Understanding how dd works

Malcolm Kay malcolm.kay at internode.on.net
Fri Jun 27 07:36:10 UTC 2008


On Wed, 25 Jun 2008 08:57 pm, Dan Track wrote:
> Hi
> 
> I've got a xen vm file called test, if I copy it with dd I get the following
> dd if=/opt/xen/test of=/opt/test-vm.img bs=4096
> du -s /opt/xen/test = 1934112
> du -s /opt/test-vm.img = 26240040
> 
> My question is why is the test-vm.img larger in size than the original?
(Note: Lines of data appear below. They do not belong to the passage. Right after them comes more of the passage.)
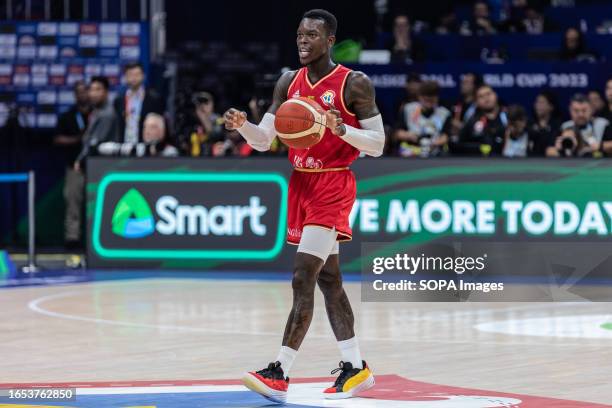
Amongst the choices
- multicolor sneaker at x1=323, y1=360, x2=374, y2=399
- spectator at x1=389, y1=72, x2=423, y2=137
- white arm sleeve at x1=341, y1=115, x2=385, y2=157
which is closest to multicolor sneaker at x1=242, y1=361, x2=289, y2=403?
multicolor sneaker at x1=323, y1=360, x2=374, y2=399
du does not report file size but disk blocks used.
If you 'ls -l /opt/xen/test /opt/test-vm.img' you will find both files are the same
size. Yes this is somewhat pedantic; but see what du claims for the disk usage
of a file having a size of one byte.

However 'ls -s /opt/xen/test /opt/test-vm.img' will report the disk blocks usage
which will be different.

As others have suggested, a file which is partially empty or having large regions 
of zeros might be stored sparsely. But the sparse representation is not unique,
but must depend on the allocation size for the file system; nor do all file systems
have the capability of managing files sparsely. If you copy a sparse file from
one file system to another using a copy method with a 'handle sparse files efficienty'
option then chances are that the disk usage will change even while both source and
destination remain sparse.

On Wed, 25 Jun 2008 10:49 pm, Patrick O'Callaghan wrote:
> Note also that if you're not careful you can backup a file or even a
> filesystem that you can't restore because it's too big, especially if
> copying it to some medium (e.g. a tape drive or non-UNIX disk system)
> that can't handle sparse files.

Mostly this should not be too much of a problem because one would usually
archive in some way and one depends on the archiver to manage the sparse files.
GNU tar has a --sparse option. So with the --sparse option a tar archived set of 
files should fit back where they came from.